Rasgavam as nuvens o dia inteiro, quando, naquele invólucro conquistado, um rádio falava sozinho como uma avó perdida nos círculos do tempo. Um quintal. Um menino no seu quintal. Quintal circundado e intransponível por todos os lados; ilhado, murado e cercado. Quintal insípido, inorgânico. Nem os gatos ariscos se arriscavam por lá. O menino mais sozinho de todos os quintais intransponíveis do universo – esta certeza pesava sobre os seus ombros miúdos.
Entrou em casa; um gole de café, duas mordidas de torrada e um beliscão na irmã. Saiu porta afora. Vida tonta esta de ir pro colégio. Rua após rua olhou as esquinas, examinou as baixadas e se esgueirou para achar uma ocupação qualquer. Nada. Chegou no colégio. Ninguém sorria ou oferecia a esperança de um dia feliz. Nem se deu ao trabalho de entrar. Foi lá na mercearia enfiar as mãos nos sacos de feijão e lentilha e sentir o tempo passar. No auge dos seus treze anos chegou a uma decisão: precisava se casar. Não haveria remédio melhor para a sua solidão. Uma menina singela, bem humorada para dar vida ao seu quintal.
Desceu as escadarias até a praia. Sabia da não-existência das sereias, mas fascinado por elas, procurou algo parecido. E então a viu. Uma menina no mar brincando de jacaré, disparando como seta em sua direção. Ele, admirador tímido, se surpreendeu quando de dentro de si saiu uma voz viril e confiante:
– Oi! Quer ir lá em casa brincar?
E como se a resposta afirmativa dela fosse a confirmação matrimonial de uma união perpétua, guiou sua esposa até o seu quintal.
– Que triste o seu quintal! Vamos trazer flores, bonecas, o mundo!
Nunca fora o quintal tão aprazível. Até avistou-se um gato, meio desconfiado, se equilibrando pela distância do muro para dali sumir no meio dos galhos da figueira do vizinho. O rádio também trocara do seu falatório para uma música diferente. E assim foram criando um novo reino ali, onde antes não havia nada, até que o sol começou a se despedir.

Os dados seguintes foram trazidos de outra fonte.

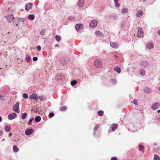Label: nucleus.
I'll use <instances>...</instances> for the list:
<instances>
[{
    "instance_id": "nucleus-1",
    "label": "nucleus",
    "mask_w": 160,
    "mask_h": 160,
    "mask_svg": "<svg viewBox=\"0 0 160 160\" xmlns=\"http://www.w3.org/2000/svg\"><path fill=\"white\" fill-rule=\"evenodd\" d=\"M95 66L97 68H100L102 66V64L100 60L96 59L94 62Z\"/></svg>"
},
{
    "instance_id": "nucleus-2",
    "label": "nucleus",
    "mask_w": 160,
    "mask_h": 160,
    "mask_svg": "<svg viewBox=\"0 0 160 160\" xmlns=\"http://www.w3.org/2000/svg\"><path fill=\"white\" fill-rule=\"evenodd\" d=\"M19 102H17V103L14 105L13 107V110L17 113H19L20 112L19 108Z\"/></svg>"
},
{
    "instance_id": "nucleus-3",
    "label": "nucleus",
    "mask_w": 160,
    "mask_h": 160,
    "mask_svg": "<svg viewBox=\"0 0 160 160\" xmlns=\"http://www.w3.org/2000/svg\"><path fill=\"white\" fill-rule=\"evenodd\" d=\"M149 64V62L147 61L144 60L140 62V65L142 67H148Z\"/></svg>"
},
{
    "instance_id": "nucleus-4",
    "label": "nucleus",
    "mask_w": 160,
    "mask_h": 160,
    "mask_svg": "<svg viewBox=\"0 0 160 160\" xmlns=\"http://www.w3.org/2000/svg\"><path fill=\"white\" fill-rule=\"evenodd\" d=\"M98 23V21L96 20H92L89 24V26L91 27L94 28L95 27Z\"/></svg>"
},
{
    "instance_id": "nucleus-5",
    "label": "nucleus",
    "mask_w": 160,
    "mask_h": 160,
    "mask_svg": "<svg viewBox=\"0 0 160 160\" xmlns=\"http://www.w3.org/2000/svg\"><path fill=\"white\" fill-rule=\"evenodd\" d=\"M29 99L32 100L34 99L35 100L37 101L38 99V97L37 94L35 93H32L31 96H29Z\"/></svg>"
},
{
    "instance_id": "nucleus-6",
    "label": "nucleus",
    "mask_w": 160,
    "mask_h": 160,
    "mask_svg": "<svg viewBox=\"0 0 160 160\" xmlns=\"http://www.w3.org/2000/svg\"><path fill=\"white\" fill-rule=\"evenodd\" d=\"M83 24L80 23L77 24L75 26V29L77 31L79 32V31L82 29Z\"/></svg>"
},
{
    "instance_id": "nucleus-7",
    "label": "nucleus",
    "mask_w": 160,
    "mask_h": 160,
    "mask_svg": "<svg viewBox=\"0 0 160 160\" xmlns=\"http://www.w3.org/2000/svg\"><path fill=\"white\" fill-rule=\"evenodd\" d=\"M16 116V114L14 113L9 114L8 116V118L9 120H12L15 118Z\"/></svg>"
},
{
    "instance_id": "nucleus-8",
    "label": "nucleus",
    "mask_w": 160,
    "mask_h": 160,
    "mask_svg": "<svg viewBox=\"0 0 160 160\" xmlns=\"http://www.w3.org/2000/svg\"><path fill=\"white\" fill-rule=\"evenodd\" d=\"M160 106V104L158 102H155L154 103L152 106V108L155 110L158 109Z\"/></svg>"
},
{
    "instance_id": "nucleus-9",
    "label": "nucleus",
    "mask_w": 160,
    "mask_h": 160,
    "mask_svg": "<svg viewBox=\"0 0 160 160\" xmlns=\"http://www.w3.org/2000/svg\"><path fill=\"white\" fill-rule=\"evenodd\" d=\"M143 33V31L141 28L138 29V34L137 37L138 38H141Z\"/></svg>"
},
{
    "instance_id": "nucleus-10",
    "label": "nucleus",
    "mask_w": 160,
    "mask_h": 160,
    "mask_svg": "<svg viewBox=\"0 0 160 160\" xmlns=\"http://www.w3.org/2000/svg\"><path fill=\"white\" fill-rule=\"evenodd\" d=\"M33 132L32 129H29L26 130L25 131V134L27 135H29L31 134Z\"/></svg>"
},
{
    "instance_id": "nucleus-11",
    "label": "nucleus",
    "mask_w": 160,
    "mask_h": 160,
    "mask_svg": "<svg viewBox=\"0 0 160 160\" xmlns=\"http://www.w3.org/2000/svg\"><path fill=\"white\" fill-rule=\"evenodd\" d=\"M32 4L31 3H29L26 4L25 6V9L26 11H29L32 8Z\"/></svg>"
},
{
    "instance_id": "nucleus-12",
    "label": "nucleus",
    "mask_w": 160,
    "mask_h": 160,
    "mask_svg": "<svg viewBox=\"0 0 160 160\" xmlns=\"http://www.w3.org/2000/svg\"><path fill=\"white\" fill-rule=\"evenodd\" d=\"M25 20V19L24 18H20L15 17L14 18V21L13 22L16 21H18L19 22H23Z\"/></svg>"
},
{
    "instance_id": "nucleus-13",
    "label": "nucleus",
    "mask_w": 160,
    "mask_h": 160,
    "mask_svg": "<svg viewBox=\"0 0 160 160\" xmlns=\"http://www.w3.org/2000/svg\"><path fill=\"white\" fill-rule=\"evenodd\" d=\"M128 129L132 132H135L136 130L135 127L132 124H130V127L128 128Z\"/></svg>"
},
{
    "instance_id": "nucleus-14",
    "label": "nucleus",
    "mask_w": 160,
    "mask_h": 160,
    "mask_svg": "<svg viewBox=\"0 0 160 160\" xmlns=\"http://www.w3.org/2000/svg\"><path fill=\"white\" fill-rule=\"evenodd\" d=\"M84 0H79L78 3L77 5L80 7H82L84 4Z\"/></svg>"
},
{
    "instance_id": "nucleus-15",
    "label": "nucleus",
    "mask_w": 160,
    "mask_h": 160,
    "mask_svg": "<svg viewBox=\"0 0 160 160\" xmlns=\"http://www.w3.org/2000/svg\"><path fill=\"white\" fill-rule=\"evenodd\" d=\"M8 20H13L14 18V16L13 14L8 15L5 17Z\"/></svg>"
},
{
    "instance_id": "nucleus-16",
    "label": "nucleus",
    "mask_w": 160,
    "mask_h": 160,
    "mask_svg": "<svg viewBox=\"0 0 160 160\" xmlns=\"http://www.w3.org/2000/svg\"><path fill=\"white\" fill-rule=\"evenodd\" d=\"M110 45L113 48H116L118 47V45L115 42H111L110 43Z\"/></svg>"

– Preciso ir. Minha mãe me deixa sem jantar se chego depois de escurecer.
Tornou-se o desquitado mais jovem de todos os desquitados do mundo. Viu sua ex-esposa, rainha e sereia atravessando as ruas para retornar ao seu próprio quintal onde certamente seus belos súditos a aguardavam. Pensou em ir ao boteco da esquina, onde ficavam todos os homens divorciados do bairro, mas ao invés disso caiu de cama com uma febre altíssima. E enquanto sua mãe batia no vizinho para pedir-lhe algumas folhas de pitanga para fazer um chá antipirético, viu da janela de seu quarto, na sombra do poste de rua, a imagem da sua menina.
– Amanhã eu volto.
Se foi por ironia do Destino ou um ato de crueldade involuntário do moço da companhia de luz, não se sabe ao certo. Mas o fato que se concretizou foi um apagão geral no quarteirão. Sua sereia sumiu e nunca mais foi vista. E o seu reino sucumbiu novamente ao tédio insosso de um quintal infeliz.